When a stain grade job comes in, the customer is given the joinery options and almost always, they say it comes down to money. What can they get for the cheapest price? In that case, I do use brads and shoot, with the grain (very important!), the face frames to the box. After I stain and seal the piece/cabinet, I fill the holes with Old Masters painters putty in the appropriate color - mix it if I have to - never any problems. If the customer wants mortise and tenon joinery, they pay for it. If the finish is required to be very intense and time consuming with multiple steps, then I outsource it to the finishing shop down the road.

From contributor Y:
On our cheaper cabinets for the builder, all natural oak, I use Dap plastic wood. For natural oak, I use their golden oak color. I do this if filling before varnish and it blends in pretty good.

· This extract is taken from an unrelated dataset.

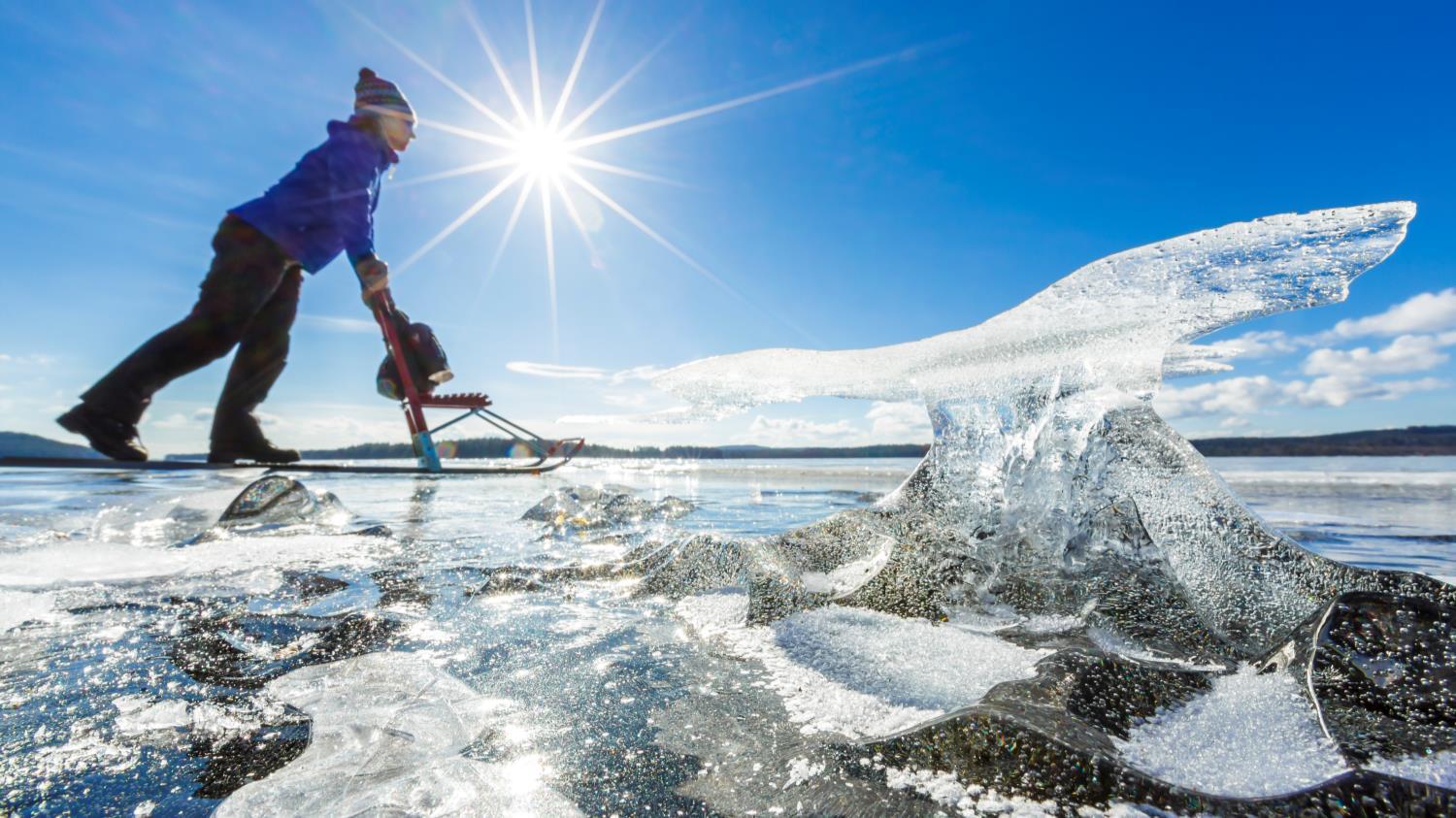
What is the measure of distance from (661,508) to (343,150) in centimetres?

If I have to fill a small hole or dent after applying the finish, I use color putty, and then blend in a little varnish over it so it does not leave a dull finish on the area that is easily noticeable. On standard work, mid - high end, if I must use a filler anywhere on the piece, I take some of the sanding dust I made sanding the piece, mix in a little yellow glue to make a paste, and if the piece is going to be stained, I mix in a little stain color and overfill the void with the mixture, then when I sand and stain the piece, you usually can't tell that there was a hole or mistake. This method is the best I've found for a close to perfect match, however it is a little time consuming, because you have to make it yourself and then let it dry, sometimes overnight. However, I haven't found anything that works better for me than the homemade stuff.

The comments below were added after this Forum discussion was archived as a Knowledge Base article (add your comment).

Comment from contributor B:
There is a new type of wood filler out there called Timbermate that has not been mentioned. It is a water-based filler that does not sink, shrink, crack or fall out. It takes stain wet or dry, and can be mixed with anything to get custom colors although it comes in 14 ready mixed colors. It can be reconstituted if it dries out, and can be coated with anything.